I'll also mention that before polling, before aggregators and models, there was this thing called instinct — gut, political instinct. Mine have served pretty well, with the black-swan exception of the 2016 presidential contest. If blame for diminishing the reverential value of instinct is to be cast on the modern racket of polling writ large, the net should fall on George Gallup and his mother-in-law, for whom George did his first surveying — the first political survey ever — in the early 1930s, when she was running for a statewide Iowa office.
So I'll continue presenting criminally flawed polling, its awful aggregates and modeling forecasts from the world's most diabolical wretches — those swamis who employ "far more punditry than [precision]" then they'll admit, says Grimmer — along with commentary about the results, however feeble and thoroughly wrongheaded that may be.
Don't polls ever come with explainers? Some note about how they reached their conclusions and what those conclusions may mean?
I have only been visiting your site for about 21 years, (thank you Michael Moore) so I am curious about what your political instincts were telling you in 2000, an election that was thrown to, and by, the supreme court.
Posted by: Anne J | September 05, 2024 at 10:45 AM
I thought Gore would walk away with the prize — which, by rights, he should have — but I never thought the Supreme Court would take it upon itself to "appoint" the next president, Anne. I'm curious about your thanks to Michael Moore. I don't recall an endorsement from him. news to me.
Posted by: PM | September 05, 2024 at 11:10 AM
I used to go to his web site and he had a list of other sites to read and the late Buzzflash was one of them and they would link to your site. So maybe I should thank Buzzflash too. But I honestly can't remember if he had a link directly to your site or not. But his website was the starting point that led me to yours.

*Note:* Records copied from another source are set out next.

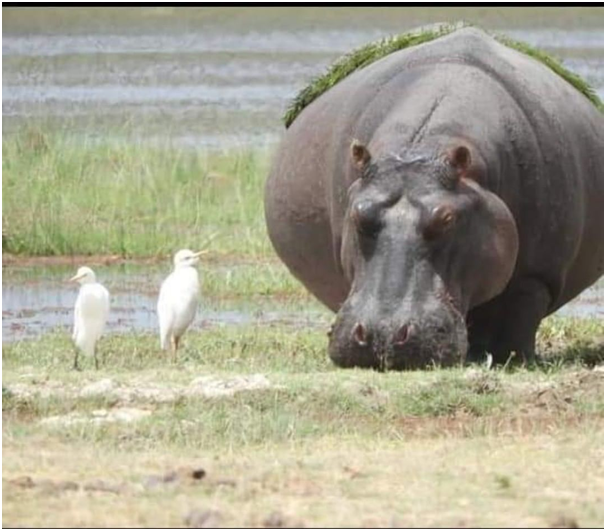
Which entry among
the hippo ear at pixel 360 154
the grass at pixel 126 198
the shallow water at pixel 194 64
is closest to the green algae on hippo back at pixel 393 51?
the hippo ear at pixel 360 154

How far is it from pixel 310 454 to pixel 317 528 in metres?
1.69

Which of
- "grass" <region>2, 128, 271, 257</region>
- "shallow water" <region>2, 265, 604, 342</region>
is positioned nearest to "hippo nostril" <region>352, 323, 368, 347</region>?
"shallow water" <region>2, 265, 604, 342</region>

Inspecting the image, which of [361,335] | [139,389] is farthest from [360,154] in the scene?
[139,389]

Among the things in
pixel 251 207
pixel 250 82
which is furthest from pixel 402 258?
pixel 250 82

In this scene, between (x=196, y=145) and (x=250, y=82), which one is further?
(x=250, y=82)

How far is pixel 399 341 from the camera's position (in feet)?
36.3

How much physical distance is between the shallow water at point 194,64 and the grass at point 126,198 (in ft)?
3.78

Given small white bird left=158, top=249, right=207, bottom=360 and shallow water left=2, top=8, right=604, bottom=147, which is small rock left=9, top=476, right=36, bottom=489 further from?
shallow water left=2, top=8, right=604, bottom=147

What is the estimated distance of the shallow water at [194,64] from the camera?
23.5m

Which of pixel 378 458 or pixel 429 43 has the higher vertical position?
pixel 429 43

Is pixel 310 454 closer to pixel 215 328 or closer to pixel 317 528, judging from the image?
pixel 317 528

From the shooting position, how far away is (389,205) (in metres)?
11.4

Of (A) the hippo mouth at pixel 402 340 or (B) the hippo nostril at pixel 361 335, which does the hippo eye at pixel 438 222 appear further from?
(B) the hippo nostril at pixel 361 335

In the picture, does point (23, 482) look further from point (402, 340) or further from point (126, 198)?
point (126, 198)
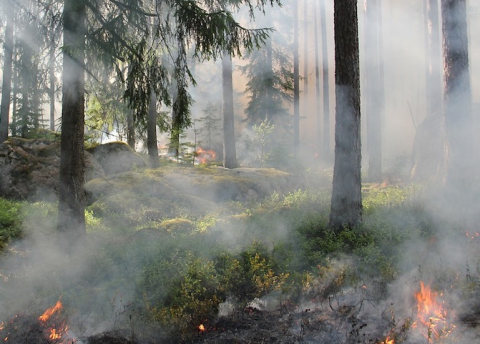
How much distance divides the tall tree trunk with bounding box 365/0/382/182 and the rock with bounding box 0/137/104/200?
40.8 feet

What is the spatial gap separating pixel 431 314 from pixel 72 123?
289 inches

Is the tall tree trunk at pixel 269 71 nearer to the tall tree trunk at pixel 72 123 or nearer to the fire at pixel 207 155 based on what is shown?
the fire at pixel 207 155

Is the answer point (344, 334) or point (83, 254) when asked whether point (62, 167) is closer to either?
point (83, 254)

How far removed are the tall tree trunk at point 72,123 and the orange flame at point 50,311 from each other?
251 centimetres

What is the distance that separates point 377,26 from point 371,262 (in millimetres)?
16724

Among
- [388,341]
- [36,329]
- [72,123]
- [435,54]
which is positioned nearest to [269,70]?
[435,54]

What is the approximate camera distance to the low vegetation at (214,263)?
5.96m

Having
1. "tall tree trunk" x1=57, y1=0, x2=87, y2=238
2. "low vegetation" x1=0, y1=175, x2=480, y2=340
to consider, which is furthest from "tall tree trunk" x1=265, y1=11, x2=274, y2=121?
"tall tree trunk" x1=57, y1=0, x2=87, y2=238

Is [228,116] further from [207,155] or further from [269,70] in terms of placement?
[207,155]

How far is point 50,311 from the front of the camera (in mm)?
5602

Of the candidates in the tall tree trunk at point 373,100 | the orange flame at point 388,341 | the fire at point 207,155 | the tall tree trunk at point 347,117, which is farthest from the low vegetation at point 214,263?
the fire at point 207,155

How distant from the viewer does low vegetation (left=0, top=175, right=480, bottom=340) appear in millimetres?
5957

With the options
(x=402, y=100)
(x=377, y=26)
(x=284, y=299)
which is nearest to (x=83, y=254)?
(x=284, y=299)

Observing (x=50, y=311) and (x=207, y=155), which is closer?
(x=50, y=311)
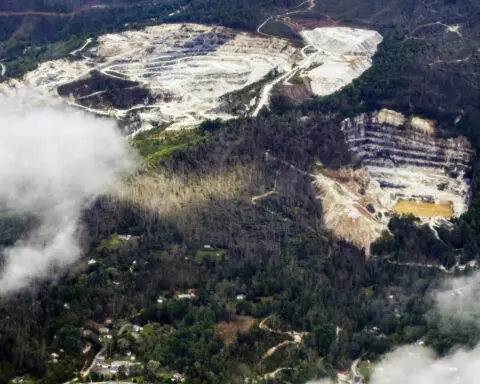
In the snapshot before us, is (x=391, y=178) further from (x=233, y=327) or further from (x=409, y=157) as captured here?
(x=233, y=327)

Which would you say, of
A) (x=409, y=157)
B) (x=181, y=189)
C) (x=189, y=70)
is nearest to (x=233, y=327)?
(x=181, y=189)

Posted by: Anne J | September 05, 2024 at 11:29 AM
Thanks for the update, Anne. Poor Buzzflsh. I think I killed it. It hired me to write a daily column in the run-up to the 2008 election and post-election period. I was rabidly pro-Obama in the run-up, which really pissed off Buzzflash's Clinton supporters. Given readers' choice to read only that which agrees with them, the site became persona non grata with a huge chunk of its previous readership, which Buzzflash relied on for contributions. So it soon folded.